_TO DO_
Write the listing below out again word for word, without a single picture.

_PROVIDED MATERIAL_
○ ○ ○ ○ ○

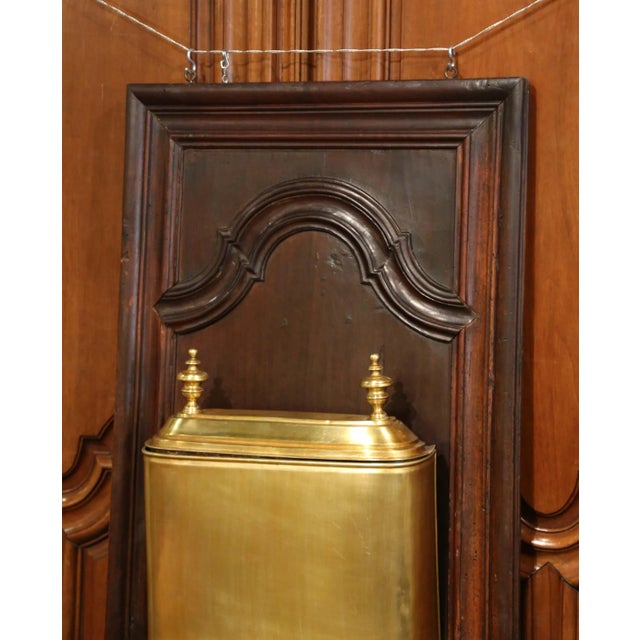 Mid 19th Century 19th Century French Brass Lavabo Fountain on Carved Oak Wall Panel For Sale - Image 5 of 13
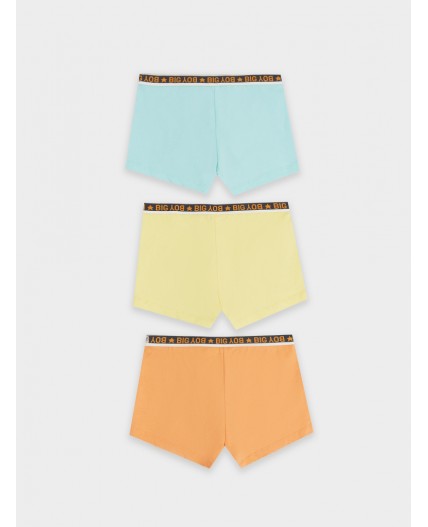 Трусы мандарин +я.желтый +бирюзово -голубой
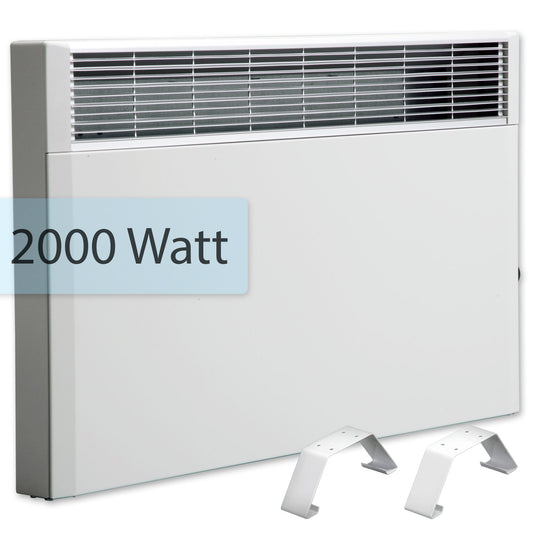 Elektroheizung 2000W Schamotte - Thermostat 18-23qm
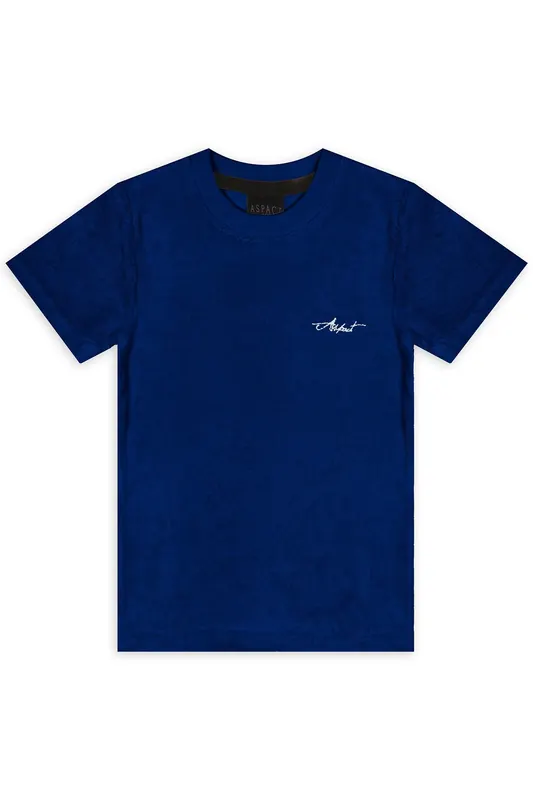Aspact Kids Terry Tee Blue Maat: 98 | T-Shirts Outlet | kids | Blauw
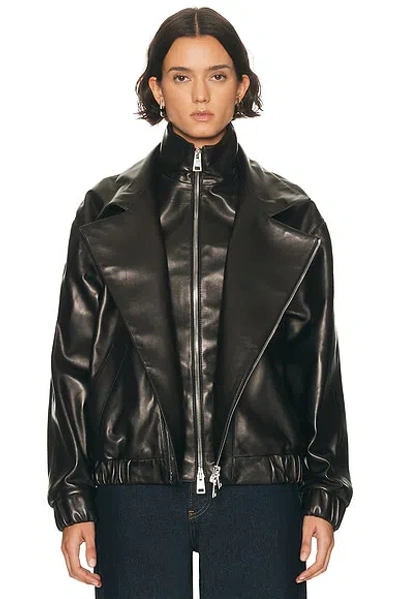 Brandon Maxwell Emmett Moto Jacket In Black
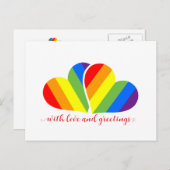 with love and rainbow hearts  briefkaart (Voorkant / Achterkant)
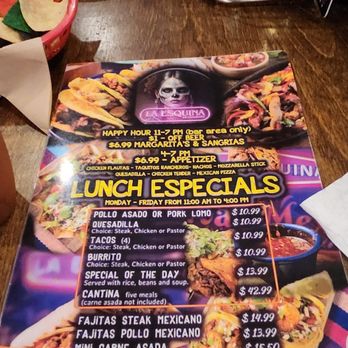 La Esquina Restaurant - Menu - Mexican Near Me - Davie, Florida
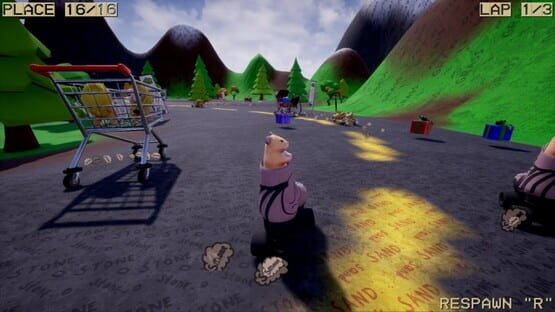Screenshot Memology: Absurd Racing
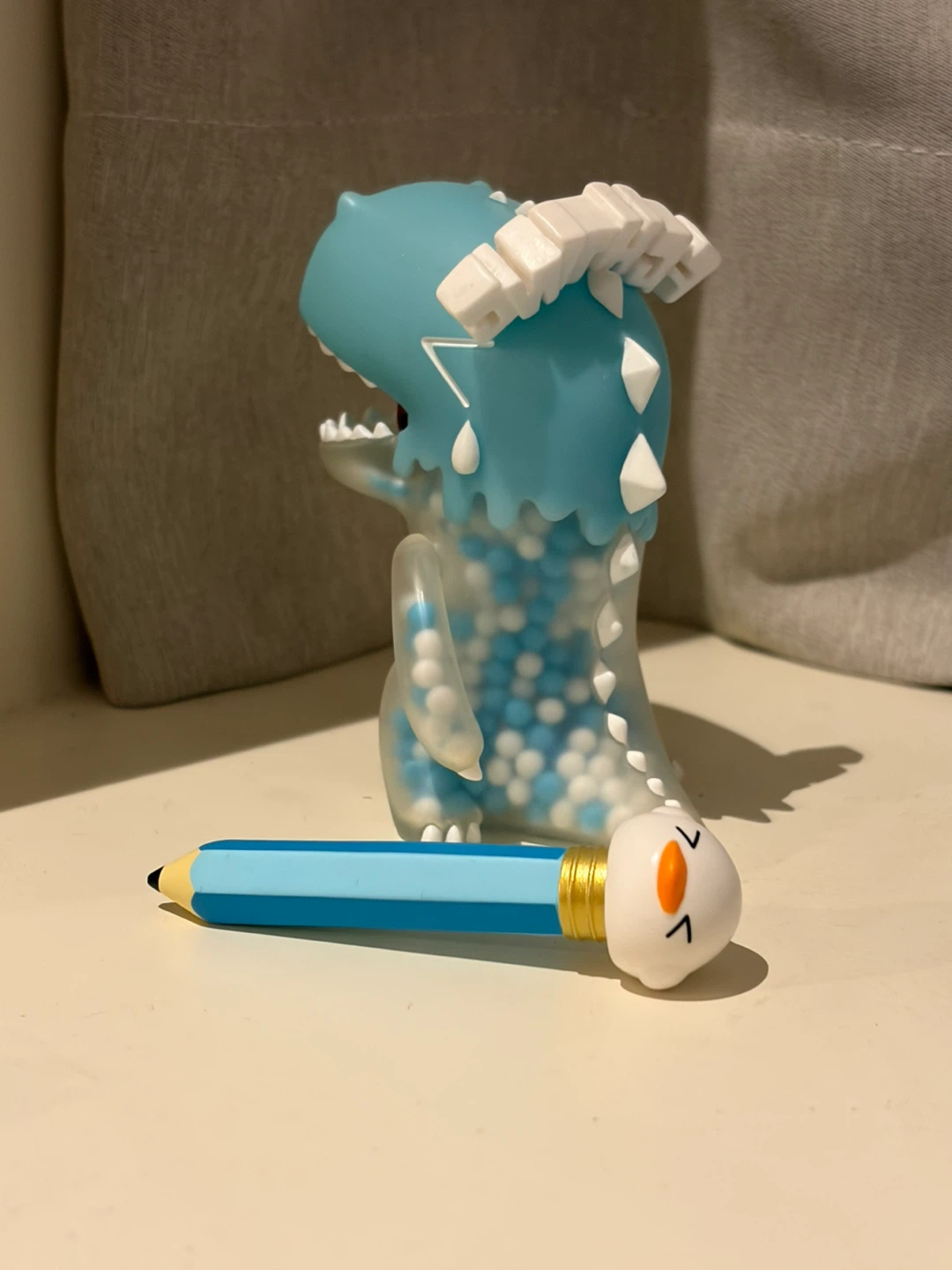 Blue Dinosaur Art Toy with Pencil Accessory - photo 2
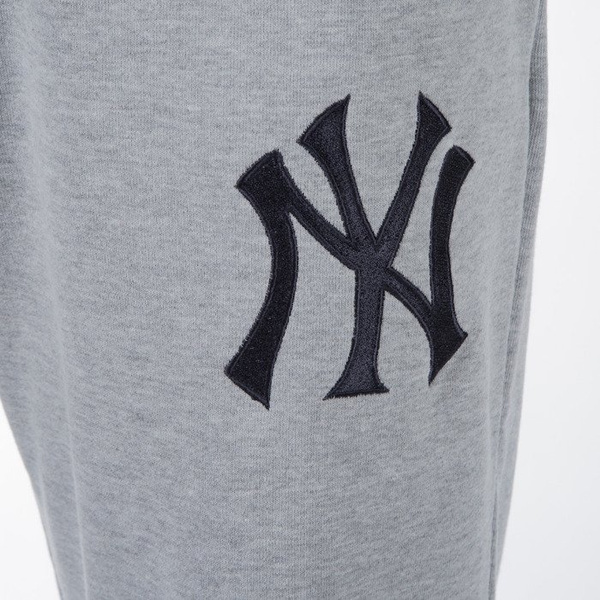Spodnie dresowe Majestic Athletic Garten Cuffed Hem Jogger New York Yankees marl grey (MNY1440E2)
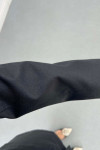 Sare Fashion Lined Jacket Set Black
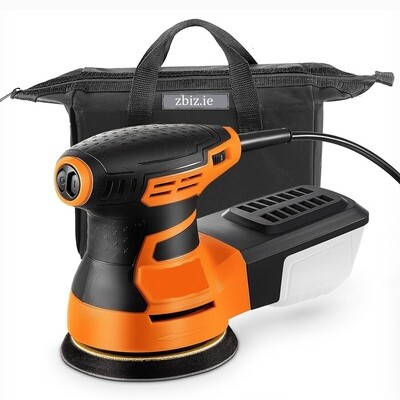 Palm Sander 5 Inch 350W Random Orbital Sander w/Dust Collection Box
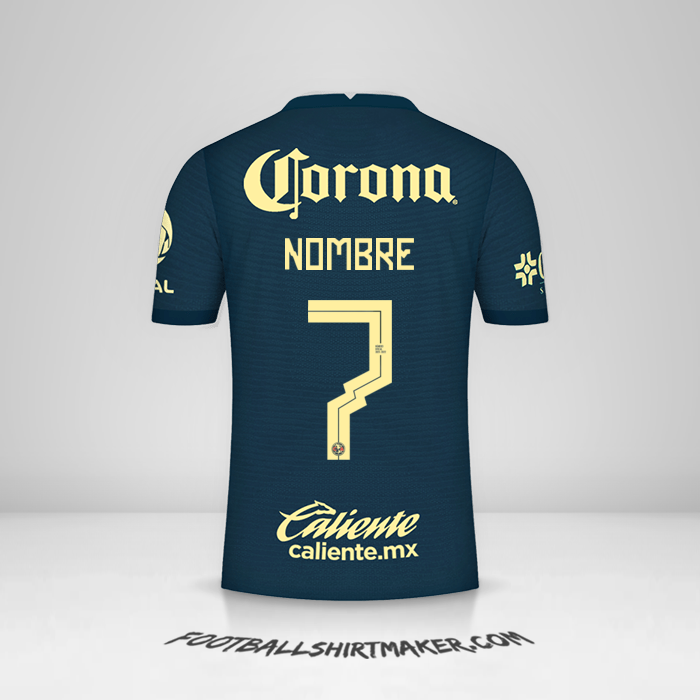 Camiseta Club America 2021/2022 Visita -  nombre - 7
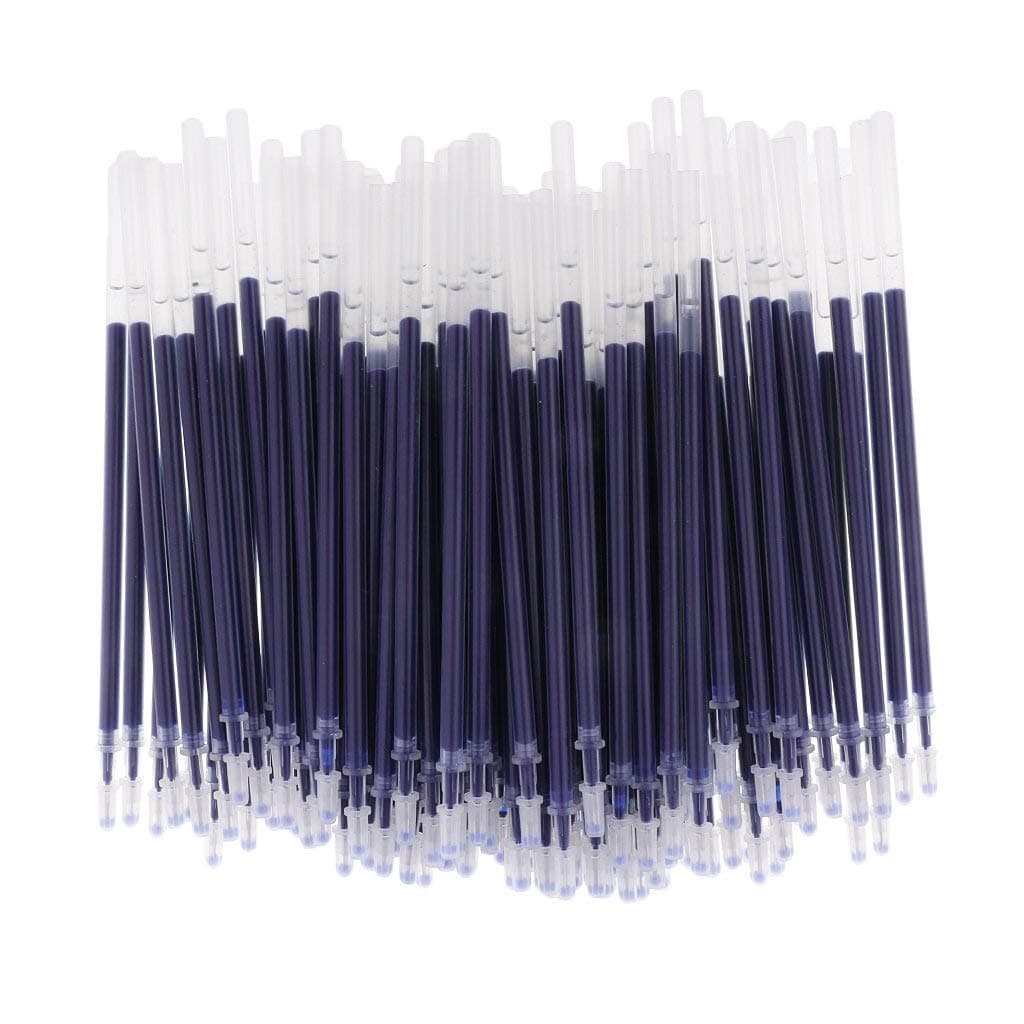 100pcs Gel Pen Refills 0.5mm for Needle Tip Liquid Pen/Rollerball Ink Pen - Blue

○ ○ ○ ○ ○

_SOLUTION TO THIS TASK_
 Mid 19th Century 19th Century French Brass Lavabo Fountain on Carved Oak Wall Panel For Sale - Image 5 of 13
 Трусы мандарин +я.желтый +бирюзово -голубой
 Elektroheizung 2000W Schamotte - Thermostat 18-23qm
Aspact Kids Terry Tee Blue Maat: 98 | T-Shirts Outlet | kids | Blauw
 Brandon Maxwell Emmett Moto Jacket In Black
 with love and rainbow hearts  briefkaart (Voorkant / Achterkant)
 La Esquina Restaurant - Menu - Mexican Near Me - Davie, Florida
Screenshot Memology: Absurd Racing
 Blue Dinosaur Art Toy with Pencil Accessory - photo 2
Spodnie dresowe Majestic Athletic Garten Cuffed Hem Jogger New York Yankees marl grey (MNY1440E2)
 Sare Fashion Lined Jacket Set Black
 Palm Sander 5 Inch 350W Random Orbital Sander w/Dust Collection Box
 Camiseta Club America 2021/2022 Visita -  nombre - 7
 100pcs Gel Pen Refills 0.5mm for Needle Tip Liquid Pen/Rollerball Ink Pen - Blue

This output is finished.